Iron Man 2 and Character Studies

I finally saw Iron Man 2, and I was surprised at how much I enjoyed it. It was not at all what I expected.

Series action movies appear to follow a pattern. The first is the background movie, the movie that establishes the hero or heroine's context. Batman Begins, Iron Man, Spiderman, Die Hard, The Matrix, Pirates of the C, Fellowship of the Rings, Star Wars IV, Raiders of the Lost Ark, The Terminator, and Bourne Identity all establish how the main character came to be.

These first movies tend to be tighter than any of the others with strong set-ups and pay-offs. In general, not always, they tend to be the best made (though not always the most interesting).

The second movie falls into one of two categories, being either a movie with bigger guns, bigger suits, bigger action where lots and lots of stuff happens. Or a character study.

In general, I prefer character studies. And a surprising number of sequels to movies in the above list fall into that category.  Spiderman 2 is an exploration of how being a superhero affects Peter Parker's life. Empire Strikes Back is a study of Luke's fears and need to grow in the force. Bourne Supremacy is an exploration of Bourne's desire to understand, and forgive, himself. (I'm skipping The Dark Knight because I just don't know what to make of it.)

And Iron-Man 2 is an unexpected study of Tony Stark's personality. There isn't really a character arc in the sense that Tony changes, but he does come to terms with how much people in his life have tried to help him. The scene with his father (on film) is supremely touching, and Robert Downey, Jr.--like always with Stark--does an excellent job keeping the character consistent (no hugs and tears for this guy) while indicating that he has expanded in self-knowledge (there's a kind of House quality about Stark).

• Stated exercise
Copy everything in the Iron Man 2 piece from "Series action movies" down to "came to be.".

• Information given
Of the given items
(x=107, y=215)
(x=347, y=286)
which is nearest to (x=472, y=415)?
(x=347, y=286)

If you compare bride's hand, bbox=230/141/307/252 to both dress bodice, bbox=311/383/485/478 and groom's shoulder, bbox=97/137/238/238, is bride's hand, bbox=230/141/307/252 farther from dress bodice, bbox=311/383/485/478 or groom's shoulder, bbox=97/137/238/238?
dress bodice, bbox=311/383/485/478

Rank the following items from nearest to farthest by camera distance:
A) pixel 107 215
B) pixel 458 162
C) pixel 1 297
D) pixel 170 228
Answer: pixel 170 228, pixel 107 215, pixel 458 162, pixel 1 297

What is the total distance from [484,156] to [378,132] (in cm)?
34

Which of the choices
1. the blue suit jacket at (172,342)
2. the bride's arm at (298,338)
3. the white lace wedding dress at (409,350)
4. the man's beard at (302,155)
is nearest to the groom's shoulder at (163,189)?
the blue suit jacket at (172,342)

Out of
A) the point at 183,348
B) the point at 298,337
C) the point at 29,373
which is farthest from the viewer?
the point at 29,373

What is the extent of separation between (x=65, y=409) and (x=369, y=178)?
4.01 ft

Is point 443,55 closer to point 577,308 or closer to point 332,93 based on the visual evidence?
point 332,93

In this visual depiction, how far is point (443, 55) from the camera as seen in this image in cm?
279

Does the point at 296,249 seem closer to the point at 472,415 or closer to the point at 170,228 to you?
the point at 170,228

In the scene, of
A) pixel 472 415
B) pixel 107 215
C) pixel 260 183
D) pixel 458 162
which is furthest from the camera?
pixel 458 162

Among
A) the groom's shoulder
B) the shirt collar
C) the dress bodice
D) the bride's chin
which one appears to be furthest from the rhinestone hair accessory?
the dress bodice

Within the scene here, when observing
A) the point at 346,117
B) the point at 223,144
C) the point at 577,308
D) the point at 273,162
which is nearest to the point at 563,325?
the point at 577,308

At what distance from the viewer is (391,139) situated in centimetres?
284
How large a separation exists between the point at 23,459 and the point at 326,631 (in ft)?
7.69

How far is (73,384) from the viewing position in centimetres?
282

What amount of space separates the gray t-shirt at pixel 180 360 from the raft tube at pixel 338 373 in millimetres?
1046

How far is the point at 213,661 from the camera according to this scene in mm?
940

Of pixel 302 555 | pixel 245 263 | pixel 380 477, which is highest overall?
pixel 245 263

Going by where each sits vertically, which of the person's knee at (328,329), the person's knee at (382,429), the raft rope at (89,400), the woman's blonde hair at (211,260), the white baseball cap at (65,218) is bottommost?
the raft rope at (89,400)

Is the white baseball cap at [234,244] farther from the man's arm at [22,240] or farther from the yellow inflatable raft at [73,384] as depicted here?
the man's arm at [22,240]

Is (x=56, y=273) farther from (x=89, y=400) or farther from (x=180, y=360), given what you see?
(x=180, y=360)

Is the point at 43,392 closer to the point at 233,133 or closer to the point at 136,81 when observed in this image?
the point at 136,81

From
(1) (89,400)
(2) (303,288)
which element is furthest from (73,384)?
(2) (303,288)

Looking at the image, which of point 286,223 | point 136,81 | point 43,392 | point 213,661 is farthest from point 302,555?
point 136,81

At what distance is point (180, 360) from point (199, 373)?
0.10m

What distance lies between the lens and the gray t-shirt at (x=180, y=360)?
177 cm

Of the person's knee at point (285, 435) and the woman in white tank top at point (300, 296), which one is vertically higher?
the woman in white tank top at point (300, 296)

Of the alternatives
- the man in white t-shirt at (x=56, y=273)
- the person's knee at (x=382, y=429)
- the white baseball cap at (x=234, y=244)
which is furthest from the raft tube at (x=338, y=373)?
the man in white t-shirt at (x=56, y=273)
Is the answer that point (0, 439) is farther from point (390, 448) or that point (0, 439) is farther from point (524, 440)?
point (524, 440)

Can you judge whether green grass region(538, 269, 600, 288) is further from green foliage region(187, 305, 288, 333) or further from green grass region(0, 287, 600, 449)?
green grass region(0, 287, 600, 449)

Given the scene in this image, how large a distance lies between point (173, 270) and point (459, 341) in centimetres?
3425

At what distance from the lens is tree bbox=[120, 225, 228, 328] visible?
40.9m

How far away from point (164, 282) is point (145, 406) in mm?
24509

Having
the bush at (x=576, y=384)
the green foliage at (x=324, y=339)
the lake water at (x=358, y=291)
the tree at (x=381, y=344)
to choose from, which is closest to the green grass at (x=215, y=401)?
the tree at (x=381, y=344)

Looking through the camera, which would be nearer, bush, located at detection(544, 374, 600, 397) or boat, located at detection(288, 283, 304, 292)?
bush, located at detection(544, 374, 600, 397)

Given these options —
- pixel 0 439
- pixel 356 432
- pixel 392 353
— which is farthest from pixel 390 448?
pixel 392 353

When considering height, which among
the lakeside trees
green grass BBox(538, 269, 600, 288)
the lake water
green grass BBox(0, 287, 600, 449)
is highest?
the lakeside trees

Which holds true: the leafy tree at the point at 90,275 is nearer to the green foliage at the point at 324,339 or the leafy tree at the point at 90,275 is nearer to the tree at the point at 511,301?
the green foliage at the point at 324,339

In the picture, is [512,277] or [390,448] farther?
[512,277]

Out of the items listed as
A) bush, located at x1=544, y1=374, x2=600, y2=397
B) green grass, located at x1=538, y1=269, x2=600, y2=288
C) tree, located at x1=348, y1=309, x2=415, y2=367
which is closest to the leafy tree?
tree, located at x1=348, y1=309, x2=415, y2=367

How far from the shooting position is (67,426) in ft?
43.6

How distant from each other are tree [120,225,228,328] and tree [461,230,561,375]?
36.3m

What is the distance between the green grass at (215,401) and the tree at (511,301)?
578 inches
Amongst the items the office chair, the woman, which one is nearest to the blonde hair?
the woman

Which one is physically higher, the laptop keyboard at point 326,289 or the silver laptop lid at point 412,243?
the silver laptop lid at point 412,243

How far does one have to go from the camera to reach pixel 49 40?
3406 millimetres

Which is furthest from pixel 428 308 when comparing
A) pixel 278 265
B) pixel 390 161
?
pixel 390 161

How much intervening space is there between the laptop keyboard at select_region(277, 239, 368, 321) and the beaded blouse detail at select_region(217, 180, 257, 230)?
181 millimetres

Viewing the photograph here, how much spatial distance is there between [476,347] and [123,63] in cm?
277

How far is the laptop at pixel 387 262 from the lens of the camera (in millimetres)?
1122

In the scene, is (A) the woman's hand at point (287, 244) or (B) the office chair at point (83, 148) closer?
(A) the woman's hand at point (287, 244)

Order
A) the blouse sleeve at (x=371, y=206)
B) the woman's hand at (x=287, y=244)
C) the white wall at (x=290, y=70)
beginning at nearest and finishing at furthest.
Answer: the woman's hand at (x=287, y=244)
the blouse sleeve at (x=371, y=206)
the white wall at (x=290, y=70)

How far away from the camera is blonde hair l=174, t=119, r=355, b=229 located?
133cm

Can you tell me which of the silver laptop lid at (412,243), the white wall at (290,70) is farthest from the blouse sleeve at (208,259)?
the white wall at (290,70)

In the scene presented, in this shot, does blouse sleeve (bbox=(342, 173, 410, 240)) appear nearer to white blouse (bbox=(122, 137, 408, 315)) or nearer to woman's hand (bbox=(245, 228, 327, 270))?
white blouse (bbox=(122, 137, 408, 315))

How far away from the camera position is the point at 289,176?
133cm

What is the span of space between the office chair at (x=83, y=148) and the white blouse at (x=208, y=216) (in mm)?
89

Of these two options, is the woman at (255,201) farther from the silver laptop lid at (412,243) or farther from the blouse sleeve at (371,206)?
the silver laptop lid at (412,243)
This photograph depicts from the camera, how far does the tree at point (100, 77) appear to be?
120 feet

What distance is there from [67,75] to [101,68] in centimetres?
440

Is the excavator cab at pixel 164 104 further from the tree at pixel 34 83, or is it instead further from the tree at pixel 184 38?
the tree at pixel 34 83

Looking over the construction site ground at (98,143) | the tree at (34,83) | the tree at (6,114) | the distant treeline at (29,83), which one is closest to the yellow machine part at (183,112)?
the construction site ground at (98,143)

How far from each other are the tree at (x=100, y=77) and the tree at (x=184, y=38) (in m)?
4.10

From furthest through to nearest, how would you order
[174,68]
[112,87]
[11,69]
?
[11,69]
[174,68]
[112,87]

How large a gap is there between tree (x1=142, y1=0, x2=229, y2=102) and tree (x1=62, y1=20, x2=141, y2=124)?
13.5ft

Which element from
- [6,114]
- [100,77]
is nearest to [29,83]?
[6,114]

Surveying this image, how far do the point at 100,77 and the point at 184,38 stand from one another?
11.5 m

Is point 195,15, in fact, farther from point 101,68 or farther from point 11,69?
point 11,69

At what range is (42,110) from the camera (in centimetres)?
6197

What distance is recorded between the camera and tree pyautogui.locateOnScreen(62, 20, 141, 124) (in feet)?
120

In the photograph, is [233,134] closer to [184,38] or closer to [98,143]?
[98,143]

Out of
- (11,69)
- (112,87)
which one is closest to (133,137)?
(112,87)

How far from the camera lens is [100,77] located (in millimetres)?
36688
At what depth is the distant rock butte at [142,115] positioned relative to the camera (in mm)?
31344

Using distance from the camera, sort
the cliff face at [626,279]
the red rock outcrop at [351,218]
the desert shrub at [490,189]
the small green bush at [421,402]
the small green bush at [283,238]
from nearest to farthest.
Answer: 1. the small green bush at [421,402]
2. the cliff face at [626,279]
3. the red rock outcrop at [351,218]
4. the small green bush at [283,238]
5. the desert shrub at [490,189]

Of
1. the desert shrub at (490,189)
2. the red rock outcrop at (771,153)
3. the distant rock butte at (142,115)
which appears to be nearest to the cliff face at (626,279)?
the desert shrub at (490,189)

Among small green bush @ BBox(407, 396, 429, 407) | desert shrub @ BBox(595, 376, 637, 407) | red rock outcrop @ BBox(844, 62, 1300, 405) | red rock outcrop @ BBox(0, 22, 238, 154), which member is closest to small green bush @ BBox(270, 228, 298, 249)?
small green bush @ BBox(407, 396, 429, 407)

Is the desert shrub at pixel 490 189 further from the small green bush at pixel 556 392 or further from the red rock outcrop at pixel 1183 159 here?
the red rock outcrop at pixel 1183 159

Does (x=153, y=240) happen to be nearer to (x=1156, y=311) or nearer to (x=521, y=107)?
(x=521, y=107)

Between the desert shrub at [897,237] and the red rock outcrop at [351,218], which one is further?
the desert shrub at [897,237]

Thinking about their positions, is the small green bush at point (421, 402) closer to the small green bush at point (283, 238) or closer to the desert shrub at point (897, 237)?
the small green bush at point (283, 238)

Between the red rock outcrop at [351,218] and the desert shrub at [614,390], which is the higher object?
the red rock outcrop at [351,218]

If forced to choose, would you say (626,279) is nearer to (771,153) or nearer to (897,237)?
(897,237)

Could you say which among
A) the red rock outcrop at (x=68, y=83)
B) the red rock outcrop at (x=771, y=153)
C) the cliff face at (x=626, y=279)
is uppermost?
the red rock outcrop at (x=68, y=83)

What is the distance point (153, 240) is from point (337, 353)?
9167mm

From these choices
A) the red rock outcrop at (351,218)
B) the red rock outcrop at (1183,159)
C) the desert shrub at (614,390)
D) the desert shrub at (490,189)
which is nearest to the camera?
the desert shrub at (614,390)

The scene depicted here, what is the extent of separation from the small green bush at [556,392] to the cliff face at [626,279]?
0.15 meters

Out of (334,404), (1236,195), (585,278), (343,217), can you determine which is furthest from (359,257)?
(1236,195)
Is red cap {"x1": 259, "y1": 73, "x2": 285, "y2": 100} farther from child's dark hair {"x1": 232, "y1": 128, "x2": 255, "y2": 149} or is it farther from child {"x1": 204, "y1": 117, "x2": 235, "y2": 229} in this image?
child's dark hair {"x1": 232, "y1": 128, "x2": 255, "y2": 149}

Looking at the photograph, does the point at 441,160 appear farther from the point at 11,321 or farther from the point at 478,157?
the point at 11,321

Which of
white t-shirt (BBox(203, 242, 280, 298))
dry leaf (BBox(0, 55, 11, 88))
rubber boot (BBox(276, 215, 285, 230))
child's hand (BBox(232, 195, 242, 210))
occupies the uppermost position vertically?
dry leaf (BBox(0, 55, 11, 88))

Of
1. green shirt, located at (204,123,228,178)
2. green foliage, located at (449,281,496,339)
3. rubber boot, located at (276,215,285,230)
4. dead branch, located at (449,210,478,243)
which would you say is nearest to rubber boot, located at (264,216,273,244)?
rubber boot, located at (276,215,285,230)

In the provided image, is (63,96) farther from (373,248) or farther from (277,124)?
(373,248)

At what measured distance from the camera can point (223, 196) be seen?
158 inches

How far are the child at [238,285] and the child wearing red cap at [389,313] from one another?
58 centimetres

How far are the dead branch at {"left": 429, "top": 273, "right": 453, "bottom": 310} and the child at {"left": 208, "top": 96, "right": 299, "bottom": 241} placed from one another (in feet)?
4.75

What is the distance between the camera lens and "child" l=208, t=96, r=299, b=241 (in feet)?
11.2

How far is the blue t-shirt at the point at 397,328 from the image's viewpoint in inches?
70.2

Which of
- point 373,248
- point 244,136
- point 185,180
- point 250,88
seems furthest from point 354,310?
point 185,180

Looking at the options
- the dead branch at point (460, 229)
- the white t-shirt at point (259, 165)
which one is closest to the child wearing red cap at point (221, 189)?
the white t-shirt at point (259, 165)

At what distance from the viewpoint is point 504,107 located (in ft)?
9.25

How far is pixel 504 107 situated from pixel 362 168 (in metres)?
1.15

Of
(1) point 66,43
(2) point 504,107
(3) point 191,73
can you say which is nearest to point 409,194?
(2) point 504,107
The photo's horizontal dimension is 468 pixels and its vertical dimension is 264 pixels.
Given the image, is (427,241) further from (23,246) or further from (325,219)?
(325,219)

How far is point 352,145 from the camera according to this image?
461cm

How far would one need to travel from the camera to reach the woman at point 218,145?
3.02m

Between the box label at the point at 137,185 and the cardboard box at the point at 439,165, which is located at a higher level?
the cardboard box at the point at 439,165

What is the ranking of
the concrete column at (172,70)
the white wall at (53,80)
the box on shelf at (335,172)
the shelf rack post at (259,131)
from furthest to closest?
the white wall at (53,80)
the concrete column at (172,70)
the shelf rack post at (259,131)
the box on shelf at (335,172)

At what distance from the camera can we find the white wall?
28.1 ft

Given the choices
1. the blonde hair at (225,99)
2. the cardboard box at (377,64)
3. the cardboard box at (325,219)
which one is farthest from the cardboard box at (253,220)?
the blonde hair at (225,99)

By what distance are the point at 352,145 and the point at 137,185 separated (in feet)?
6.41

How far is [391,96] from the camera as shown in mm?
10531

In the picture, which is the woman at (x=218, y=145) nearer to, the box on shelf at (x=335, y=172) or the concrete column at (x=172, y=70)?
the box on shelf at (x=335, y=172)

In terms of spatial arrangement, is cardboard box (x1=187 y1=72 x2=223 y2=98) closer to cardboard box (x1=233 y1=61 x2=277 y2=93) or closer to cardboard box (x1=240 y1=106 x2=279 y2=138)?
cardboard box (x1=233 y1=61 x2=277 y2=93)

• Exercise solution
Series action movies appear to follow a pattern. The first is the background movie, the movie that establishes the hero or heroine's context. Batman Begins, Iron Man, Spiderman, Die Hard, The Matrix, Pirates of the C, Fellowship of the Rings, Star Wars IV, Raiders of the Lost Ark, The Terminator, and Bourne Identity all establish how the main character came to be.